If P aeruginosa has previously been cultured, Ciprofloxacin is first load treatment.
Preventing exacerbation relies mainly on improving airway clearance and managing infections with antibiotics.
Patients with severe bronchiectasis exacerbations with hypoxemia, hypertension, tachycardia, and tachypnea should be hospitalized and treated with parental antibiotics, which may include anti-pseudomonal penicillin, ceftazadime, aztreonam, or carbapenem.
Management includes airway clearance therapies including nonpharmacologic strategies, mucoactive treatments, pulmonary rehabilitation and exercise aimed to mobilize secretions to reduce cough and dyspnea and prevent further the airway damage.
Airway clearance usually includes a combination of three interventions: inhalation or ingestion of a mucoactive agent, application of positive expiratory pressure, or pulsatile agitation to the airways, and deliberate coughing, huffing, and slow exhalations to clear the central airways.
Surgery may be considered for patients with bronchiectasis confined to a single lobe of lung, resistant microbes, uncontrolled hemptysis, or patients who do not improve or who worsen with medical therapy.
Non-pharmacological airway clearance options include, breathing techniques, photogenic drainage involving controlling the speed and depth of exhalation to mobilize secretions, slow exhalation with the glottis open in the lateral decubitus position, the use of positive expiratory pressure isolating devices, and high frequency chest wall oscillation.
Nebulized hypertonic saline is a mucoactive treatment that is shown benefits in bronchiectasis.
Routine use of inhaled oral glucocorticoids may promote airway infections.
Inhaled short, acting bronchodilators, such as albuterol may reduce cough and dyspnea in patients with bronchiectasis who have a history of asthma, COPD.
Routine vaccinations and nutritional counseling are recommended for all patients.
Guidelines recommend treatment with long-term oral macrolides for patients with bronchiectasis and three or more exacerbations per year.
Macrolides are highly efficient at reducing the frequency of exacerbations, because of their dual antimicrobial and anti-inflammatory properties.
The preferred macrolide is azithromycin whose antimicrobial effects down regulate pro inflammatory cytokines, and reduce inflammatory mediators, and biofilms.
Guidelines recommend the use of inhaled antibiotics for patients who have three or more bronchiectasis exacerbations per year and who are infected with known bacteria.
The use of mucolytic agents benefits are inconsistent.

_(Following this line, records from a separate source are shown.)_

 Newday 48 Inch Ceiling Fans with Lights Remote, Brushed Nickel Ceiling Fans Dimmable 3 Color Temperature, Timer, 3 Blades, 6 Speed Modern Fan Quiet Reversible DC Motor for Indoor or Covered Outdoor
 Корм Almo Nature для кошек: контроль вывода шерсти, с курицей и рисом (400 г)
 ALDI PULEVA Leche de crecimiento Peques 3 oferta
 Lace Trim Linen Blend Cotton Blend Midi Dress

In a randomized trial, neither hypertonic saline nor carbocysteine significantly reduced the mean incidence of pulmonary exacerbation over a period of 52 weeks (CLEAR Investigator Team).

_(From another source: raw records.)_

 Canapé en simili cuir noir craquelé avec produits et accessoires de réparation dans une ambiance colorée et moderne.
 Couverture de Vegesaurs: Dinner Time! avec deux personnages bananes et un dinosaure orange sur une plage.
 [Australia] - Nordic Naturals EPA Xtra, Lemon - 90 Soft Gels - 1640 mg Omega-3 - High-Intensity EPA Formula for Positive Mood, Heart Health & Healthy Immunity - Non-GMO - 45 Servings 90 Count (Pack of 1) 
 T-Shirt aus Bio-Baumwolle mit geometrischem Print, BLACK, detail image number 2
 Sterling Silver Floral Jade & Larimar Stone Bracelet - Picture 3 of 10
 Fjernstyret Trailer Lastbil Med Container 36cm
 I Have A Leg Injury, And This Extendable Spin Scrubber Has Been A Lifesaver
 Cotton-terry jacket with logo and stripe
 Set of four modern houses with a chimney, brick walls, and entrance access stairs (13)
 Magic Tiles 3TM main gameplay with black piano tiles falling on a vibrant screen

Neutrophils are the core airway inflammatory cell in bronchiectasis and Brensocatib reduces neutrophil serine protease activity during neutrophil development in the bone marrow.

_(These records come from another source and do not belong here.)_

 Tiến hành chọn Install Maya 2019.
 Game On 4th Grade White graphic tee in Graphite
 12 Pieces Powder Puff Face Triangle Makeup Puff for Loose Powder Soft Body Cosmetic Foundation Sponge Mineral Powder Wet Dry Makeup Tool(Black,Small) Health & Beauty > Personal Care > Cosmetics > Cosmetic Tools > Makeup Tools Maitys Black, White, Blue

Brensocatib sold under the brand name Brinsupri, is a medication used for the treatment of bronchiectasis.
It is a dipeptidyl peptidase 1 inhibitor.
It is taken by mouth.
Brensocatib is indicated for the treatment of non-cystic fibrosis bronchiectasis in people aged twelve years of age and older.
Brensocatib treatment leads to a reduction in the incidence of exacerbations in patients with bronchiectasis( 20%).
The FDA has approved brensocatib tablets in 10-mg and 25-mg doses as once-daily treatment for non-cystic fibrosis bronchiectasis (NCFB) in adults and children aged 12 years or older.according to a press release from manufacturer Insmed.
Brensocatib, marketed as Brinsupri, is a first-in-class inhibitor of DPP-1, designed to prevent the activation of neutrophils that drive the chronic airway inflammation in patients with NCFB.
Lung transplant is considered for patients younger than 65 years and an FEV1 less than 30% who are clinically deteriorating despite medical management.
Lung transplant for bronchiectasis accounts for about 5% of all bilateral lung transplants in the US.
Five year mortality rate for bronchiectasis is 12 to 14% and is higher for individual 60 years or older and is influenced by the number and severity of exacerbations and comorbidities.